Nast’s ‘Emancipation’: Omission Of The Fugitive
On January 24th 1863, just over three weeks after Lincoln issued the Emancipation Proclamation, Harper’s Weekly featured Thomas Nast’s cartoon, ‘The Emancipation of the Negroes, January 1863—The Past and the Future’ (see fig. 1) as their weekly centrepiece. Published during the Civil War, Nast’s image was (at the time) a radical reimagination of the status and role of African American people in Confederate-held territories. Nast attempts to convey the promise of the proclamation via his visual dichotomy between the evils of slavery shown in the left of the picture, versus the current and future blessings of freedom shown in the right, featuring a united, nuclear Black family in the centre. Whilst Nast somewhat successfully presents a positive future for the newly freed people—acknowledging African Americans as humans worthy of inclusion within education and paid labour, as opposed to being condemned as property like slavery did—there are several shortcomings to this depiction of emancipation. Namely, the omission of Black agency and centricity. Nast’s image essentially removes, or at least severely underestimates, any meaningful role the enslaved people had in obtaining their own liberation. Instead, Nast presents emancipation as an act of ‘Yankee benevolence,’ on a single-axis and contained white flash, thus, subscribing to the nineteenth-century consensus of Black “passivity.”

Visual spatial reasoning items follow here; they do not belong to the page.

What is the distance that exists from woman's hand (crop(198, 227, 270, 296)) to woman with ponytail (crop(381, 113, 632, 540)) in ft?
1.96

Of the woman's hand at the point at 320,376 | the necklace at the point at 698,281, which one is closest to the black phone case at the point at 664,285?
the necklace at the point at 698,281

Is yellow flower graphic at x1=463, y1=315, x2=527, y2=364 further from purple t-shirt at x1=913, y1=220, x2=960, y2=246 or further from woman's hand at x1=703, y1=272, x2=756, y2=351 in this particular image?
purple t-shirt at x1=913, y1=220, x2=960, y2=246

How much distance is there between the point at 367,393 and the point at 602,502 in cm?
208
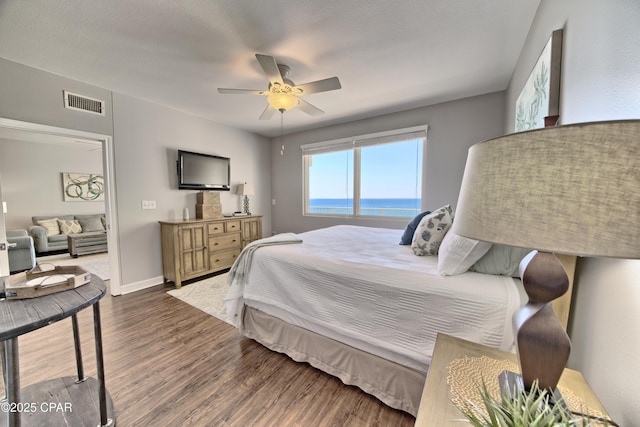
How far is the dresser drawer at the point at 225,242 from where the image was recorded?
144 inches

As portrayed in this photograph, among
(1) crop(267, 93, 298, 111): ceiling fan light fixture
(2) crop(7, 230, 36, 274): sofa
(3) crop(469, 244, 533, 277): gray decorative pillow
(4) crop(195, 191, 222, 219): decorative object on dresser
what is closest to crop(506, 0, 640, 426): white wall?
(3) crop(469, 244, 533, 277): gray decorative pillow

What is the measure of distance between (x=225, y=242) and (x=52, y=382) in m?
2.43

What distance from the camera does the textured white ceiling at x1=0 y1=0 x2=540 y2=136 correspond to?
1625mm

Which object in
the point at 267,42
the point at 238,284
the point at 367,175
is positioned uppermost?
the point at 267,42

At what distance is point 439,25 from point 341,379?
8.69 ft

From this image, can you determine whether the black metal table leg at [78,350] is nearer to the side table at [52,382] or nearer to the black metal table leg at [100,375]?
the side table at [52,382]

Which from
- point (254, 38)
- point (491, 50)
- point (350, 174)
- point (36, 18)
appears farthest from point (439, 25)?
point (36, 18)

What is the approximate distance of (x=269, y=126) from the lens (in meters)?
4.31

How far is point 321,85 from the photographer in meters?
2.11

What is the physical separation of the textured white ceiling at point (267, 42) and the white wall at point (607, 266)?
2.92ft

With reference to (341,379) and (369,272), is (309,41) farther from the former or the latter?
(341,379)

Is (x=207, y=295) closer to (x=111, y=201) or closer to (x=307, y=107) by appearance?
(x=111, y=201)

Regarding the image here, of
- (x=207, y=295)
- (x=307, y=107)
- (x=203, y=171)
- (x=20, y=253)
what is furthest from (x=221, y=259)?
(x=20, y=253)

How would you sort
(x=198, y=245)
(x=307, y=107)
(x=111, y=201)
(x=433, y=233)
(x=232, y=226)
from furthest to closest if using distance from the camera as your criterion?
(x=232, y=226) → (x=198, y=245) → (x=111, y=201) → (x=307, y=107) → (x=433, y=233)
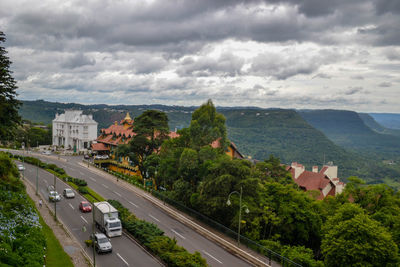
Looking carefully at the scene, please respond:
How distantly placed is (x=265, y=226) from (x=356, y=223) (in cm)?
1128

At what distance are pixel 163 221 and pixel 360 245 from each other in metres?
22.4

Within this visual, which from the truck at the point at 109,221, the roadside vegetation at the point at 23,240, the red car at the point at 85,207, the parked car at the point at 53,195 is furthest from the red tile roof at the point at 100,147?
the truck at the point at 109,221

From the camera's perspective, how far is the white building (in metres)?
116

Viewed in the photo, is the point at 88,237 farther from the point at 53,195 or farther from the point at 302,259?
the point at 302,259

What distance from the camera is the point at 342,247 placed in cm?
2809

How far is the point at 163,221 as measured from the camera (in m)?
39.3

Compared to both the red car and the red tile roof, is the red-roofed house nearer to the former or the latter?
the red car

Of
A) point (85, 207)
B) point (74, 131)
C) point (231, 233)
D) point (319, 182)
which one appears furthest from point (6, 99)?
point (74, 131)

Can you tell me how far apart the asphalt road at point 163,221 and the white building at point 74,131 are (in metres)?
50.4

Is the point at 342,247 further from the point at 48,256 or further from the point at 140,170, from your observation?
the point at 140,170

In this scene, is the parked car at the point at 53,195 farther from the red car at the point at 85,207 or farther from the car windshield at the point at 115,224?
the car windshield at the point at 115,224

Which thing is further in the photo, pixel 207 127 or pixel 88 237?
pixel 207 127

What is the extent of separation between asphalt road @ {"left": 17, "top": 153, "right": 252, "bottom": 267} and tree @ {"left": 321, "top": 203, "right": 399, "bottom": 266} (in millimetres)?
8487

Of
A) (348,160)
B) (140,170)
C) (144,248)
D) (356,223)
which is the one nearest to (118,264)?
(144,248)
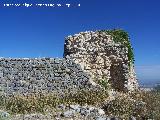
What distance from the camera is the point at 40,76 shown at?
73.7 feet

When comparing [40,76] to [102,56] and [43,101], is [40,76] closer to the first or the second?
[43,101]

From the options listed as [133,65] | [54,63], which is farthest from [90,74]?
[133,65]

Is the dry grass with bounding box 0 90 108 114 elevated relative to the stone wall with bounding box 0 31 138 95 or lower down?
lower down

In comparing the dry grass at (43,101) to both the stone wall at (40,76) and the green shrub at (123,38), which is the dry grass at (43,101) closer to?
the stone wall at (40,76)

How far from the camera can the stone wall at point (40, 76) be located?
22.2 metres

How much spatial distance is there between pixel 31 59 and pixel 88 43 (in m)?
3.26

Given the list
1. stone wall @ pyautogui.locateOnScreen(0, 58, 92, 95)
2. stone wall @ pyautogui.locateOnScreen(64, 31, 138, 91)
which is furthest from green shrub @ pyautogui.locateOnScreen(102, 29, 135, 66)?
stone wall @ pyautogui.locateOnScreen(0, 58, 92, 95)

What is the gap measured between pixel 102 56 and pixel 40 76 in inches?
147

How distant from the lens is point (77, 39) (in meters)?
24.5

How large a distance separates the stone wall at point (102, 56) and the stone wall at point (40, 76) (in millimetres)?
1527

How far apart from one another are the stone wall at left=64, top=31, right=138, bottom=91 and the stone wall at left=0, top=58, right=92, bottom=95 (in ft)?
5.01

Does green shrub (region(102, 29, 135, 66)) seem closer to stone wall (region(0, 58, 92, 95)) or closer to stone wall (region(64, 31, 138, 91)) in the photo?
stone wall (region(64, 31, 138, 91))

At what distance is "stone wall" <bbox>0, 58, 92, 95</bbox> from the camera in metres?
22.2

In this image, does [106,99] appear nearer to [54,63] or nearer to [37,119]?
[54,63]
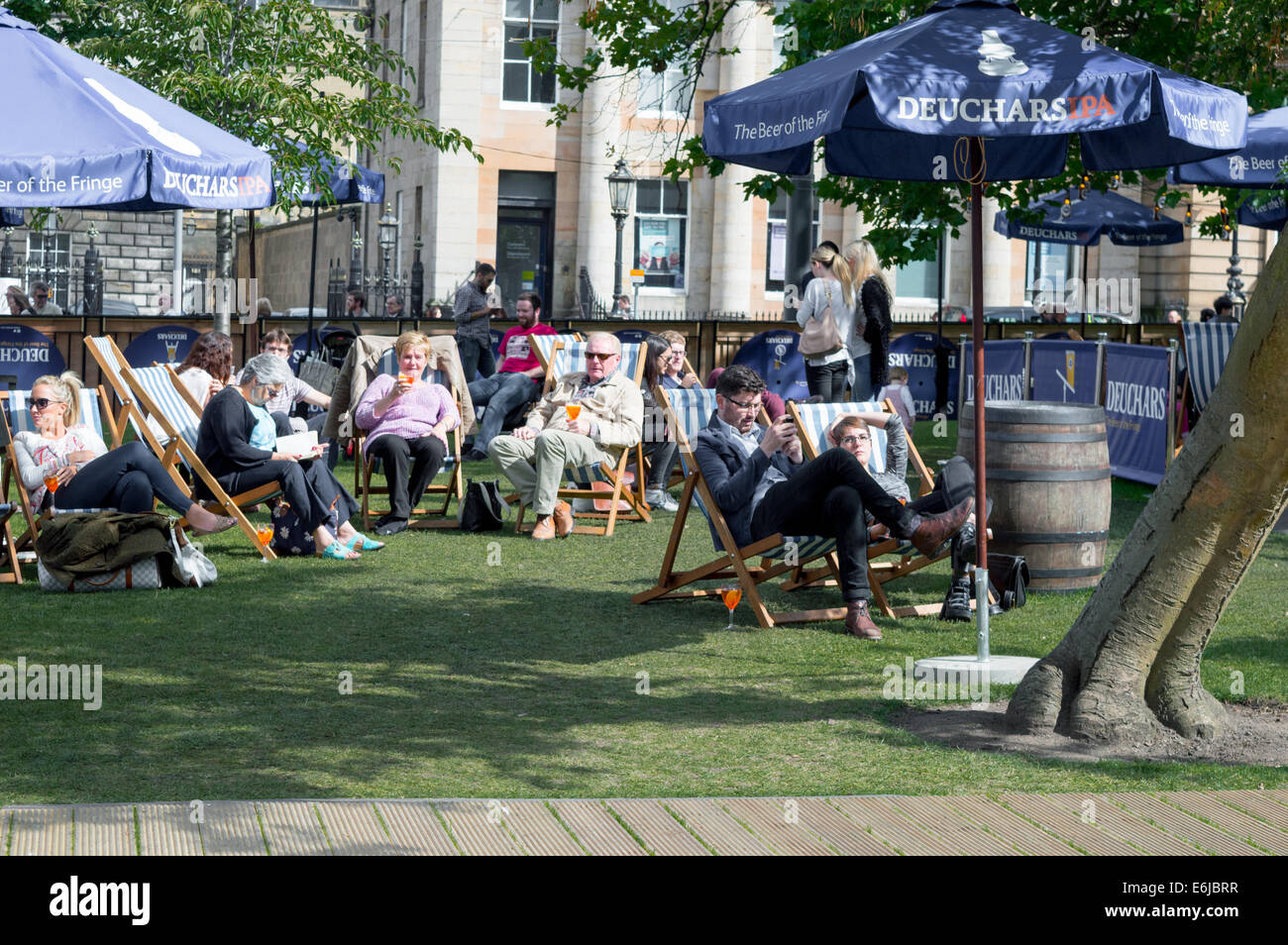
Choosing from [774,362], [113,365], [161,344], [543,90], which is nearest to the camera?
[113,365]

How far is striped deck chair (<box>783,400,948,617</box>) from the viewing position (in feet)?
27.6

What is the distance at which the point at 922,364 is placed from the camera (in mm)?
18688

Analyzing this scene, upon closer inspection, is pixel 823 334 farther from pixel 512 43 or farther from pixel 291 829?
pixel 512 43

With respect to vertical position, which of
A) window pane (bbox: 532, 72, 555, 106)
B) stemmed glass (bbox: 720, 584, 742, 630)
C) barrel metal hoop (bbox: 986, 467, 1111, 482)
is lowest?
stemmed glass (bbox: 720, 584, 742, 630)

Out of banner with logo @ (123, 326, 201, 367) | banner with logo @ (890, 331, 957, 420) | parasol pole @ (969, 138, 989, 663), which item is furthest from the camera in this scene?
banner with logo @ (890, 331, 957, 420)

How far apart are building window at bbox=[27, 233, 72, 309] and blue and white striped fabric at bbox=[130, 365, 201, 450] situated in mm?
33712

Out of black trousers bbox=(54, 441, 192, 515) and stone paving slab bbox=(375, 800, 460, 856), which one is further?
black trousers bbox=(54, 441, 192, 515)

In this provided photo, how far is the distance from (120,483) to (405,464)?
8.00 feet

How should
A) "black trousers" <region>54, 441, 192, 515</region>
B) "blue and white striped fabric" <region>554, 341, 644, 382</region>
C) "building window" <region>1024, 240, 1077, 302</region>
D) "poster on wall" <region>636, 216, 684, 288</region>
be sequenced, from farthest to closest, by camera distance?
"building window" <region>1024, 240, 1077, 302</region> < "poster on wall" <region>636, 216, 684, 288</region> < "blue and white striped fabric" <region>554, 341, 644, 382</region> < "black trousers" <region>54, 441, 192, 515</region>

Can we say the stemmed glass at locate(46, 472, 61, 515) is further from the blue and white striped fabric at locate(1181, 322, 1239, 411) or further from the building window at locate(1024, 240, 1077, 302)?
the building window at locate(1024, 240, 1077, 302)

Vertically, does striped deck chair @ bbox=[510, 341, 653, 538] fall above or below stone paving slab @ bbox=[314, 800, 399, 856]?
above

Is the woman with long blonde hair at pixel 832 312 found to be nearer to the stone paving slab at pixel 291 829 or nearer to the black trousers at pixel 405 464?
the black trousers at pixel 405 464

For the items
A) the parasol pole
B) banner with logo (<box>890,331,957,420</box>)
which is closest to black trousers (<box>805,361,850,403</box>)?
banner with logo (<box>890,331,957,420</box>)

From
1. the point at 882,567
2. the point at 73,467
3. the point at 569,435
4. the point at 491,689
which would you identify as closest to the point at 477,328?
the point at 569,435
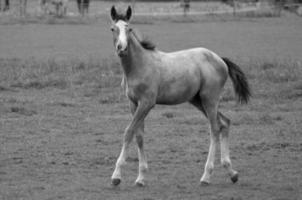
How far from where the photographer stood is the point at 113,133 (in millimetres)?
13383

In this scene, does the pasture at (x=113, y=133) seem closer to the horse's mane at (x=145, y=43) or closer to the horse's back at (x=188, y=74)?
the horse's back at (x=188, y=74)

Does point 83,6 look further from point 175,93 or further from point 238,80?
point 175,93

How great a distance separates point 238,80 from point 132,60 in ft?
5.71

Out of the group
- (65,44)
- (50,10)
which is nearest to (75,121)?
(65,44)

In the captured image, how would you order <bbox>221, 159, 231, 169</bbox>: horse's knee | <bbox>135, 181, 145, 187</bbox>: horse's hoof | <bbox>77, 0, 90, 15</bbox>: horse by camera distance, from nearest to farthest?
1. <bbox>135, 181, 145, 187</bbox>: horse's hoof
2. <bbox>221, 159, 231, 169</bbox>: horse's knee
3. <bbox>77, 0, 90, 15</bbox>: horse

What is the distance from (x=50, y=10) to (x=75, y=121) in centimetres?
2745

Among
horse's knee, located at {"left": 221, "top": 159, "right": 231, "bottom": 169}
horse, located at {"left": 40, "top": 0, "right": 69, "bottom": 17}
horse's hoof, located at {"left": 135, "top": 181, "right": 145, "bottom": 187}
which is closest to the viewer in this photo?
horse's hoof, located at {"left": 135, "top": 181, "right": 145, "bottom": 187}

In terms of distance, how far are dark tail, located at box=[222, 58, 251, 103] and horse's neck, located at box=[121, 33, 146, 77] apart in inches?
56.1

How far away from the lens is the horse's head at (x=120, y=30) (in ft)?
30.3

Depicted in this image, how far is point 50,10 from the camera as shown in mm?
41250

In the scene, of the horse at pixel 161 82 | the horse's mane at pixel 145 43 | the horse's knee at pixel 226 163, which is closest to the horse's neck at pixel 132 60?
the horse at pixel 161 82

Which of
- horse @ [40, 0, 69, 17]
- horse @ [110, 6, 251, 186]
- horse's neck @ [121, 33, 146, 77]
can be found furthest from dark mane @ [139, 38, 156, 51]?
horse @ [40, 0, 69, 17]

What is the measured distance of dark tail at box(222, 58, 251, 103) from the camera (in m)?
10.6

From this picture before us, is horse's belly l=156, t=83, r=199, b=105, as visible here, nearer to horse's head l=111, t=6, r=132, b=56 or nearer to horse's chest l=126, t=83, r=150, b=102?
horse's chest l=126, t=83, r=150, b=102
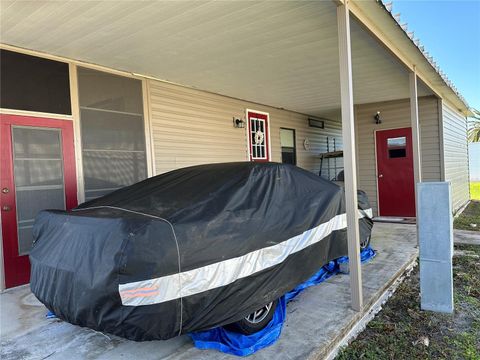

This narrative of Black passivity has been championed in white, American history; writing over sixty years after the Emancipation Proclamation, W.E. Woodward expressed that ‘negroes are the only people in the history of the world, so far as I know that ever became free without any effort of their own.’ There has been a prevailing Afro-pessimism that sought to omit the figure of the Black fugitive and fighter, whose efforts on and off the battlefield were vital for the Union’s survival and subsequent emancipation. Nast’s Emancipation somewhat subscribes to Woodward’s perception of Black freedom by no efforts of their own as he romanticises the role of white paternalism in the future of African American lives. This is embodied in the smaller, central vignette near the bottom of the image, where white Father Time holds New Year (symbolised by a white baby) who leans forward to unshackle a Black man. Whilst this is an allegory for Lincoln’s promise and philosophy for a nation renewed by unity and inclusion, it is tainted by this implicit allusion to the consensus of Black ‘passivity’ that was simply false.
It completely undermines the role African Americans played in winning the Civil War for the Union—the use of a small, fragile, white, angelic baby as the symbol for Black liberation is a gross underestimation of the violence involved in the struggle for freedom. Nast, argued as one of the greatest cartoonist America has produced, demonstrated that cartoons could be a powerful force in shaping public opinion. Evident by the popularity of his work, where Emancipation ‘appealed so much to abolitionists that it was reprinted as a poster.’